> EXERCISES
(a) From the passage about Mr Halqi's K-Pop training, list every person or group the text places with him at Paju Camp.
(b) Quote the stretch of the passage about Mr Halqi's K-Pop training from "But Mr Halqi" through "show’s narrative arc.".

> DOCUMENT
Once Mr Halqi landed at Incheon International Airport, he soon found himself on a speeding taxi to Paju Camp, the school tasked with transforming him into the likeness of a K-Pop star within a week. With barely a pause for breakfast upon arrival, his translator went up to him, saying: “Akif, it’s time for your vocal training.”
“I haven’t even adjusted. I’m (was) still feeling the jet lag,” he recalled. Soon, he was in the cold studio, warming up his vocal chords in front of his Korean instructor who ordered: “Are you even serious about joining this competition? If you’re not, go back!”
But Mr Halqi took it in his stride, saying: “He told me what my flaws were. Nobody has ever corrected me like that. Though hurtful, I knew it was constructive feedback. I was embarrassed to be reprimanded in front of photographers and other trainees, but I learned a lot and believed it has helped improve my singing.”
In this media dominated world, is what we see on stage or on screen the reality? According to him, he was required to sign an agreement form to “comply with whatever the media wants” which contractually bound him to do everything asked of him, for the show’s narrative arc.

> SUPPLIED RECORDS
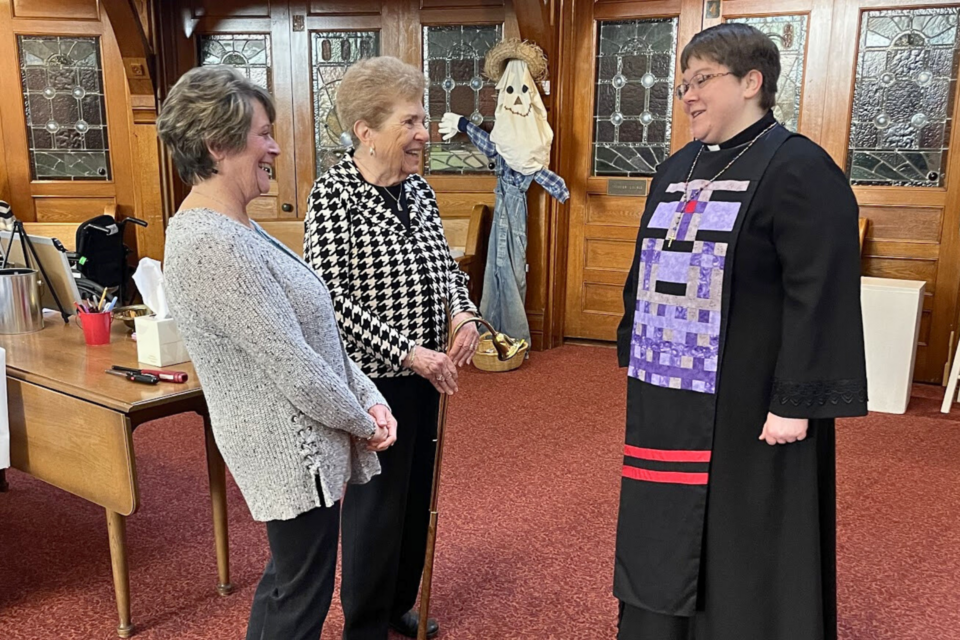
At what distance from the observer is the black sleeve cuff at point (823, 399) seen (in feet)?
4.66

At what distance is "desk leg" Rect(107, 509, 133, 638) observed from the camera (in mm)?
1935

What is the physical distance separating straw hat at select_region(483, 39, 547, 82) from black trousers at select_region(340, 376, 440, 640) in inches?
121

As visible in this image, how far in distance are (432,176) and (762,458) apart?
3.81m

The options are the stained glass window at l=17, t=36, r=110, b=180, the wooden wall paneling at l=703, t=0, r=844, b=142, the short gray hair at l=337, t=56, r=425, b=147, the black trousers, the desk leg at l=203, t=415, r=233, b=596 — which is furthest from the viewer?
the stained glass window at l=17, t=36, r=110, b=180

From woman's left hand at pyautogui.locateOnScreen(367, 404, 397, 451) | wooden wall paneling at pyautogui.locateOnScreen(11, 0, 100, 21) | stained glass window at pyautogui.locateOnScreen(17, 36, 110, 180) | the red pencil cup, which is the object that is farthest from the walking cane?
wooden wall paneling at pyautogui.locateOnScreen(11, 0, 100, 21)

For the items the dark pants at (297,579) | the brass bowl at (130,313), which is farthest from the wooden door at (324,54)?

> PER-TASK ANSWERS
(a)
- his translator
- his Korean instructor
- photographers
- other trainees

(b)
But Mr Halqi took it in his stride, saying: “He told me what my flaws were. Nobody has ever corrected me like that. Though hurtful, I knew it was constructive feedback. I was embarrassed to be reprimanded in front of photographers and other trainees, but I learned a lot and believed it has helped improve my singing.”
In this media dominated world, is what we see on stage or on screen the reality? According to him, he was required to sign an agreement form to “comply with whatever the media wants” which contractually bound him to do everything asked of him, for the show’s narrative arc.